• INSTRUCTIONS:
1 - In the beater pedal passage, what happens to the second beater when the play pedal is pressed downwardly?
2 - Extract the portion of the beater pedal passage that begins at the words "Fig 24A to 24C" and stops after the words "of Fig 27A.".
3 - Write the next part of the beater pedal passage, picking up after its final sentence.

Fig 17A is a side view of a portion of the arrangement of Fig 16A;

Fig 17B is a side view of a portion of the arrangement of Fig 16B;

Fig 18 is a schematic side view of a portion of a disactivating means;

Fig 19 is a side view of an alternative disactivating mechanism;

Fig 20 is a schematic plan view of a portion of another disactivating means;

Fig 21 is a side view of an alternative beater pedal arrangement;

Fig 22 is a front view of a yet further beater pedal arrangement;

Fig 23A to 23C are side view of second beater shock-absorbing means;

Fig 24A to 24C are side views of alternative second beater shock-absorbing means;

Fig 25 is a side view of a further alternative of a second beater shock-absorbing means;

Fig 26 is a side view of a yet further alternative of a second beater shock-absorbing means;

Fig 27A is a perspective view of an adjustable clamp for a beater pedal arrangement; and

Fig 27B is a side view of the adjustable clamp of Fig 27A.

Various parts have been removed for clarity in each of the Figures.

The beater pedal arrangement shown in Fig 1, Fig 2 and Fig 3 has a first beater 11 and a second beater 12 playable by means of a footplate or play pedal 13. A first belt 14 is wrapped in a first direction about a portion of the first beater 11 at one end and connected at its other end to the play pedal 13 and a second belt 15 is wrapped in a second direction around a portion of the second beater 12 at one end and attached at its other end to the play pedal 13. Pressing the play pedal 13 downwardly causes the first beater 11 to advance (ie move clockwise as shown in Fig 1 and Fig 2) and causes the second beater 12 to retract (ie to move anticlockwise as shown in Fig 1 and Fig 2) with respect to a striking surface 20 which will typically be a drum skin. Each of the beaters 11,12 move along a respective striking arc between their retracted and their striking positions.

• EXTRACTED RECORDS:
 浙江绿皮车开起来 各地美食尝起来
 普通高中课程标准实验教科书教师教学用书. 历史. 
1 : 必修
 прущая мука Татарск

...

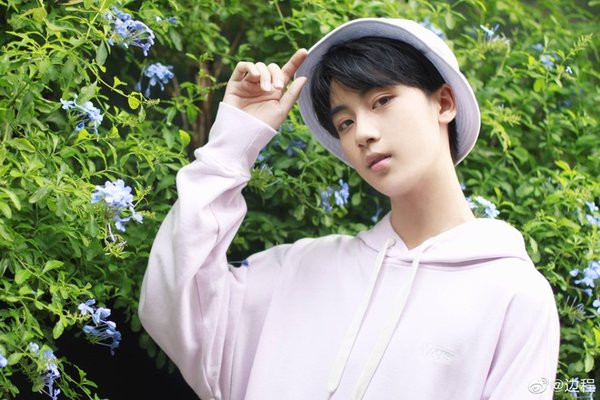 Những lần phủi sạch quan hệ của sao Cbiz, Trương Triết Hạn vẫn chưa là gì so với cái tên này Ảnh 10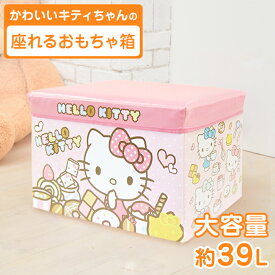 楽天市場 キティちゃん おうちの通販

* * *

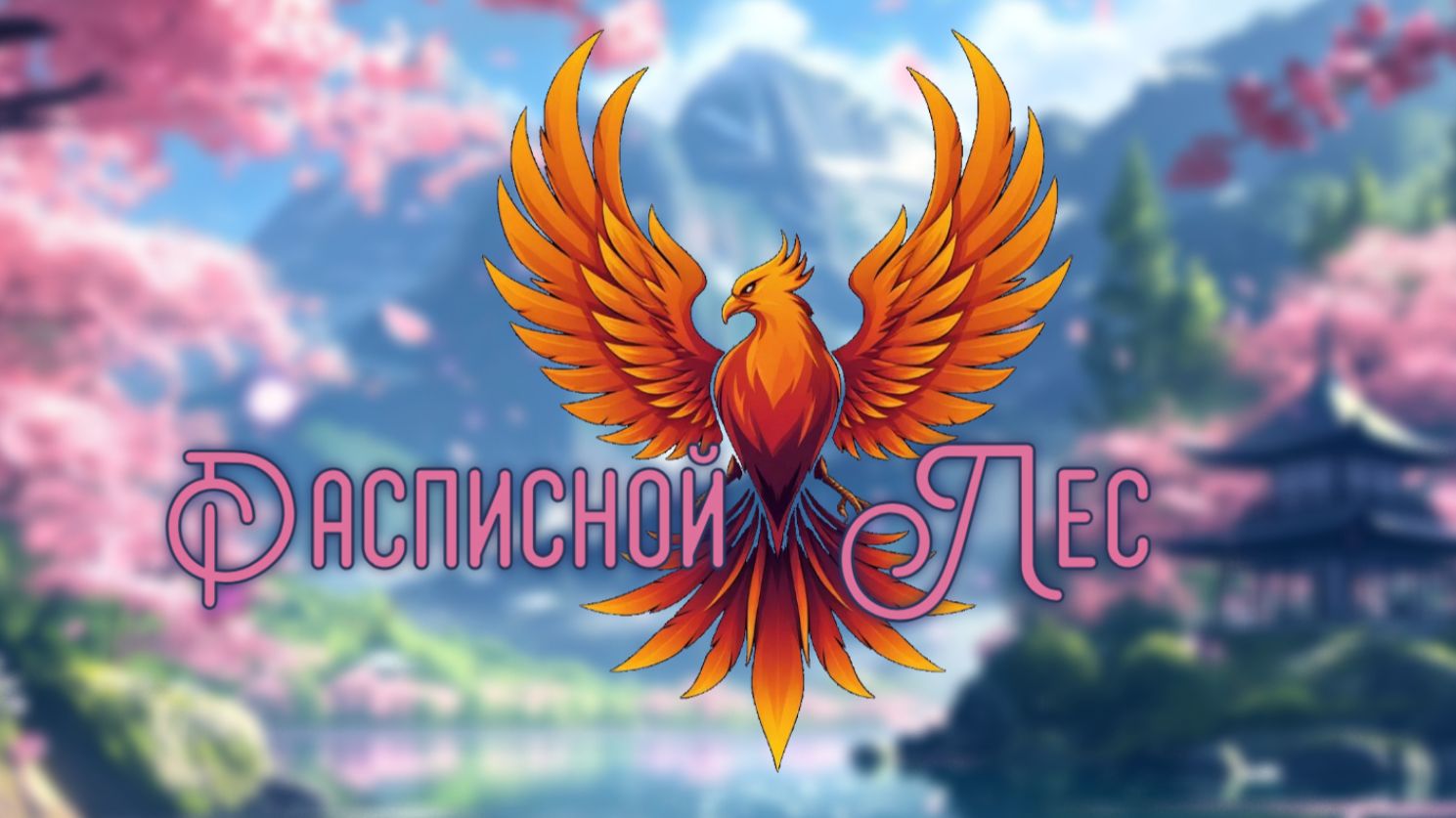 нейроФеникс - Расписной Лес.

• RESPONSES BY ITEM NUMBER:
1 - It retracts, moving anticlockwise as shown in Fig 1 and Fig 2, with respect to the striking surface.

2 -
Fig 24A to 24C are side views of alternative second beater shock-absorbing means;

Fig 25 is a side view of a further alternative of a second beater shock-absorbing means;

Fig 26 is a side view of a yet further alternative of a second beater shock-absorbing means;

Fig 27A is a perspective view of an adjustable clamp for a beater pedal arrangement; and

Fig 27B is a side view of the adjustable clamp of Fig 27A.

3 -
Each of the beaters 11,12 is mounted for independent rotation about a shaft 21. Each beater has an associated pivot arm 18,19 and resilient means in the form of return springs 16,17. The return springs 16,17 bias the play pedal 13 to pivot upwardly once it has been depressed. This causes the second beater 12 to advance and strike the striking surface 20 and the first beater 11 to retract away from the striking surface 20. In this way, when the user depresses the play pedal 13 the first beater 11 advances to strike the beating surface 20 whilst the second beater 12 retreats and when the user releases the play pedal 13 the return springs 16,17 cause the second beater 12 to advance to strike the striking surface 20 and causes the first beater 11 to retract.

The arrangement also comprises disactivating means, operable by the user, to disactivate the second beater 12. The disactivating means comprises a heel activated switch pedal 22, a latch box 23 a latch 24 and a rack 25 and pinion 26 mechanism associated with the second beater 12. Depressing the switch pedal 22 from the configuration shown in Fig 1 causes the rack 25 connected by means of a pivot 27 to the switch pedal 22 to advance upwardly. This rotates the second beater 12 by means of pinion 26 such that the second beater 12 is held rearwardly at a position along its striking arc at which it is inoperative. This movement also causes the latch 24 to engage in the latch box 23 to retain the second beater 12 in this position. This is illustrated in Fig 2.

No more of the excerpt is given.